### WORK TO DO
Copy every entry below word for word, with no changes.

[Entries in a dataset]
——————————

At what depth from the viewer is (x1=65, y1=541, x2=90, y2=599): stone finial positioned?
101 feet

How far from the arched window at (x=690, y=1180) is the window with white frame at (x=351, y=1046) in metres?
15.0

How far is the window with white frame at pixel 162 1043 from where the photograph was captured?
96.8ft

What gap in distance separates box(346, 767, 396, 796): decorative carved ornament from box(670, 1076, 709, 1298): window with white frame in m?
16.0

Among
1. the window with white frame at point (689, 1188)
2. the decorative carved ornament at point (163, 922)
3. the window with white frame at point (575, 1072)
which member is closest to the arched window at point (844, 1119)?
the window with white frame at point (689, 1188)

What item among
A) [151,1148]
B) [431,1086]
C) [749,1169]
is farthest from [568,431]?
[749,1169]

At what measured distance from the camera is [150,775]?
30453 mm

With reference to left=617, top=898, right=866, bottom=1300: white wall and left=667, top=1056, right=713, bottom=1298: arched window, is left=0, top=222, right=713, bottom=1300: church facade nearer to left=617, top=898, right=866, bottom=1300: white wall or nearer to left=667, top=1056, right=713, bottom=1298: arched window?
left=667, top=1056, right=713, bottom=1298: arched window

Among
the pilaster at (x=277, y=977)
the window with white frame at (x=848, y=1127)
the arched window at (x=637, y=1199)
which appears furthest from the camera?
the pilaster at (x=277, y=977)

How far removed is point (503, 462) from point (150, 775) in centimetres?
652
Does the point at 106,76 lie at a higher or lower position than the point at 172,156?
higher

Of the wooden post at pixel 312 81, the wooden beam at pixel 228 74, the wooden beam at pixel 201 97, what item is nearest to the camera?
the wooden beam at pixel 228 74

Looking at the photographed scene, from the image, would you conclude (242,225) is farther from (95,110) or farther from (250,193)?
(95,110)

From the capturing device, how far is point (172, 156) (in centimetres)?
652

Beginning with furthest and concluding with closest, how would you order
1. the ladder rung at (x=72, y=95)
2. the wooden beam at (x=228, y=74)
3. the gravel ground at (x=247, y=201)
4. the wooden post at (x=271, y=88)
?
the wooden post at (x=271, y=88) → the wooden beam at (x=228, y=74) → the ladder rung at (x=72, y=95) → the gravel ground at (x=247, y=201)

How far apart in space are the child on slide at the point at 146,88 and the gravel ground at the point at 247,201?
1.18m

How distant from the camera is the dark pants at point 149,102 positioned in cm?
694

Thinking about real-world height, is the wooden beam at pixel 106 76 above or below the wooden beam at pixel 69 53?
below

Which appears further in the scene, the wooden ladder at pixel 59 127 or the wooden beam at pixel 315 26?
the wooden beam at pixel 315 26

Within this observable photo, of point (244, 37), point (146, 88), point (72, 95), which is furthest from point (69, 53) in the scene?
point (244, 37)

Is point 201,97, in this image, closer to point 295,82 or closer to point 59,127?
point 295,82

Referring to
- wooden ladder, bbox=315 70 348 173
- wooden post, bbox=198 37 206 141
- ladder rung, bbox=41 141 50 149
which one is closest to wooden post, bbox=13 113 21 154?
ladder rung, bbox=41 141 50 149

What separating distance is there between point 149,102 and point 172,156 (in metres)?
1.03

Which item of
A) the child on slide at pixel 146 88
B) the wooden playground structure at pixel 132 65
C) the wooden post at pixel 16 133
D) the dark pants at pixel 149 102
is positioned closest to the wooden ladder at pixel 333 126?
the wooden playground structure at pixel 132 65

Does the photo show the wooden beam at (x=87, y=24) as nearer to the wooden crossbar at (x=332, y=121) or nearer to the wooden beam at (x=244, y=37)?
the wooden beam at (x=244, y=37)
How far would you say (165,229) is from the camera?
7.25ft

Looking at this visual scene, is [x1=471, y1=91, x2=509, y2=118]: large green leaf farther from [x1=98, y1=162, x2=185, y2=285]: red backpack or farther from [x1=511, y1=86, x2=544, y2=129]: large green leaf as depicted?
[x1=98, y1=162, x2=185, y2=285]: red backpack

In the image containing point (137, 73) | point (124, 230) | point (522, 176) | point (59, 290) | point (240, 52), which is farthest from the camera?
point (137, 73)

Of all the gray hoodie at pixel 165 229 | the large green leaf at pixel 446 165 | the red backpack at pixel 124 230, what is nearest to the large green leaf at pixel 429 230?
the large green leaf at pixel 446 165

——————————

### FINISHED TASK
At what depth from the viewer is (x1=65, y1=541, x2=90, y2=599): stone finial positioned?
101 feet

How far from the arched window at (x=690, y=1180) is the window with white frame at (x=351, y=1046) in metres?
15.0

How far is the window with white frame at pixel 162 1043 from where the photograph was captured?
96.8ft

What gap in distance separates box(346, 767, 396, 796): decorative carved ornament from box(670, 1076, 709, 1298): window with white frame in m?
16.0

Among
1. the window with white frame at point (689, 1188)
2. the decorative carved ornament at point (163, 922)
3. the window with white frame at point (575, 1072)
which member is closest to the arched window at point (844, 1119)?
the window with white frame at point (689, 1188)

What item among
A) [151,1148]
B) [431,1086]
C) [749,1169]
is farthest from [568,431]?
[749,1169]

At what measured distance from the camera is [150,775]?
30453 mm

With reference to left=617, top=898, right=866, bottom=1300: white wall and left=667, top=1056, right=713, bottom=1298: arched window, is left=0, top=222, right=713, bottom=1300: church facade nearer to left=617, top=898, right=866, bottom=1300: white wall or nearer to left=667, top=1056, right=713, bottom=1298: arched window?
left=667, top=1056, right=713, bottom=1298: arched window

Among
the pilaster at (x=277, y=977)
the window with white frame at (x=848, y=1127)
the arched window at (x=637, y=1199)
which appears furthest from the camera?
the pilaster at (x=277, y=977)

How far removed is point (503, 462) from point (150, 775) in centimetres?
652
Does the point at 106,76 lie at a higher or lower position than the point at 172,156?
higher

Of the wooden post at pixel 312 81, the wooden beam at pixel 228 74, the wooden beam at pixel 201 97, what item is nearest to the camera?
the wooden beam at pixel 228 74

Looking at the photographed scene, from the image, would you conclude (242,225) is farther from (95,110) or farther from (250,193)?
(95,110)

From the capturing device, how far is point (172, 156) (in centimetres)?
652

Beginning with furthest and concluding with closest, how would you order
1. the ladder rung at (x=72, y=95)
2. the wooden beam at (x=228, y=74)
3. the gravel ground at (x=247, y=201)
4. the wooden post at (x=271, y=88)
?
the wooden post at (x=271, y=88) → the wooden beam at (x=228, y=74) → the ladder rung at (x=72, y=95) → the gravel ground at (x=247, y=201)

How far apart in space are the child on slide at the point at 146,88 and the gravel ground at the point at 247,201?
1.18m

How distant from the camera is the dark pants at point 149,102 positioned in cm?
694

Thinking about real-world height, is the wooden beam at pixel 106 76 above or below the wooden beam at pixel 69 53?
below

Which appears further in the scene, the wooden ladder at pixel 59 127 or the wooden beam at pixel 315 26?
the wooden beam at pixel 315 26

Within this observable photo, of point (244, 37), point (146, 88), point (72, 95), which is furthest from point (69, 53) in the scene?
point (244, 37)

Is point 201,97, in this image, closer to point 295,82 or closer to point 59,127?
point 295,82

Referring to
- wooden ladder, bbox=315 70 348 173
- wooden post, bbox=198 37 206 141
- ladder rung, bbox=41 141 50 149
which one is closest to wooden post, bbox=13 113 21 154?
ladder rung, bbox=41 141 50 149

What separating distance is there between point 149,102 and point 172,156 (in metres)?
1.03

Which item of
A) the child on slide at pixel 146 88
B) the wooden playground structure at pixel 132 65
C) the wooden post at pixel 16 133
D) the dark pants at pixel 149 102
is positioned closest to the wooden ladder at pixel 333 126?
the wooden playground structure at pixel 132 65

Does the photo show the wooden beam at (x=87, y=24) as nearer to the wooden crossbar at (x=332, y=121) or nearer to the wooden beam at (x=244, y=37)?
the wooden beam at (x=244, y=37)
How far would you say (165,229) is from the camera?
7.25ft

Looking at this visual scene, is [x1=471, y1=91, x2=509, y2=118]: large green leaf farther from [x1=98, y1=162, x2=185, y2=285]: red backpack or farther from [x1=511, y1=86, x2=544, y2=129]: large green leaf as depicted?
[x1=98, y1=162, x2=185, y2=285]: red backpack

In the image containing point (137, 73) | point (124, 230) | point (522, 176) | point (59, 290) | point (240, 52), which is farthest from the camera?
point (137, 73)

Of all the gray hoodie at pixel 165 229 | the large green leaf at pixel 446 165 | the red backpack at pixel 124 230, what is nearest to the large green leaf at pixel 429 230?
the large green leaf at pixel 446 165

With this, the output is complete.